::: Extract
Hawkins mayor questions social distancing scorecard

Jeff Bobo • Apr 21, 2020 at 6:30 PM

ROGERSVILLE — Hawkins County Mayor Jim Lee went on the offensive against Ballad Health Sunday morning, questioning an April 13 report on the social distancing success of area counties.

The Ballad report titled “Appalachian Highlands Physical Distancing Scorecard” graded nine Northeast Tennessee counties and 10 Southwest Virginia counties on their success in reducing physical contacts in select non-essential locations as of April 11.

Hawkins County was among nine counties in the study that showed a reduction in select non-essential activities at less than 25%, the lowest score in the study.

Joining Hawkins County in the “25% or less” category were Cocke, Unicoi, Carter and Johnson counties in Northeast Tennessee; and Scott, Dickenson, and Tazewell counties in Southwest Virginia.
::::::
::: Entries supplied
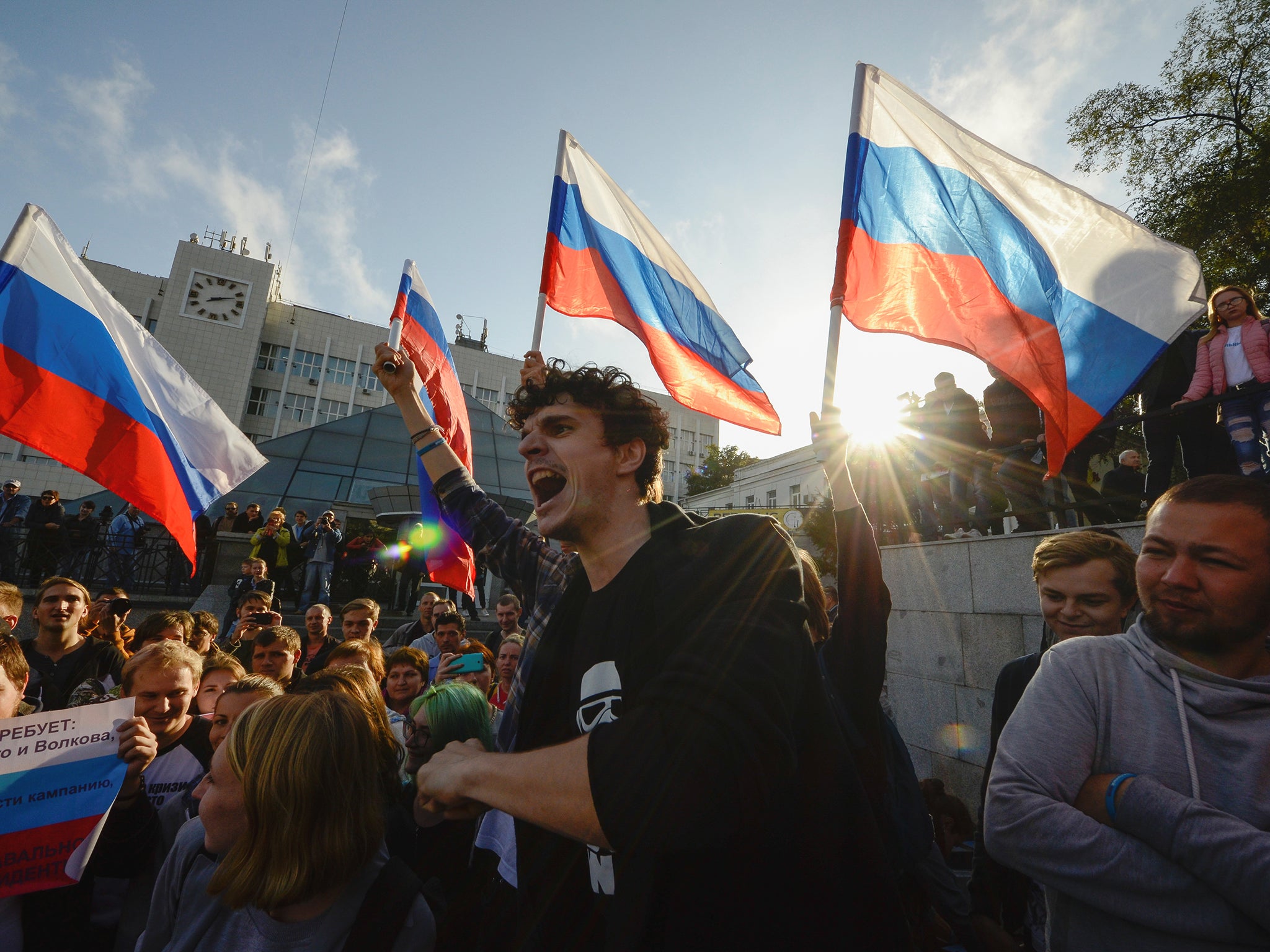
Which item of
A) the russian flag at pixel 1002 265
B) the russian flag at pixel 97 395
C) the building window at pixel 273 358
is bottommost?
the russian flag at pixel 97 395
::::::
::: Entries supplied
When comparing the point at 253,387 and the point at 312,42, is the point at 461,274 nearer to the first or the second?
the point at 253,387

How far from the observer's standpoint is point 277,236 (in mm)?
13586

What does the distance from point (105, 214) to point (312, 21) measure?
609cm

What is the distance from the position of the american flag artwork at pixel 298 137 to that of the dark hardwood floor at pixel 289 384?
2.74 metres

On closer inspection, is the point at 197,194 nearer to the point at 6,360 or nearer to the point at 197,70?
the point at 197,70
::::::
::: Entries supplied
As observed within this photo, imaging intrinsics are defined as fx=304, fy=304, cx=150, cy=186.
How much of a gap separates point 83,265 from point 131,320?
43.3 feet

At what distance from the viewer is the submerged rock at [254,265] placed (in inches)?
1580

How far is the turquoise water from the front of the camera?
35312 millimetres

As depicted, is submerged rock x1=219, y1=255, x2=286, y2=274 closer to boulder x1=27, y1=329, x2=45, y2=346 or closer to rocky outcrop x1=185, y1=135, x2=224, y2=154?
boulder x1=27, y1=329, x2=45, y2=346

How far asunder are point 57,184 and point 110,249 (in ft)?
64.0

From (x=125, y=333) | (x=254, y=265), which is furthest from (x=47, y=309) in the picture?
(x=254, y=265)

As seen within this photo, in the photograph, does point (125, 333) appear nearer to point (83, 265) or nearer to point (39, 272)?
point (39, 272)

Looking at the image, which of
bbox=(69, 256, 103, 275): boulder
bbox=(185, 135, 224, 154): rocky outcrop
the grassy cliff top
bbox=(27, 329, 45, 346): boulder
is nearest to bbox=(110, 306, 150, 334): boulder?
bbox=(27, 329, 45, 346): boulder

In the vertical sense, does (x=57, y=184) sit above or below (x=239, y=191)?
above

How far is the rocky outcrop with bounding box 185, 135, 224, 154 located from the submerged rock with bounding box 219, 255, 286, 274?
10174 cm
::::::
# [Task to carry out]
Print the passage of the scorecard article from "The Ballad report" up to and including "in Southwest Virginia.".

# [Exercise answer]
The Ballad report titled “Appalachian Highlands Physical Distancing Scorecard” graded nine Northeast Tennessee counties and 10 Southwest Virginia counties on their success in reducing physical contacts in select non-essential locations as of April 11.

Hawkins County was among nine counties in the study that showed a reduction in select non-essential activities at less than 25%, the lowest score in the study.

Joining Hawkins County in the “25% or less” category were Cocke, Unicoi, Carter and Johnson counties in Northeast Tennessee; and Scott, Dickenson, and Tazewell counties in Southwest Virginia.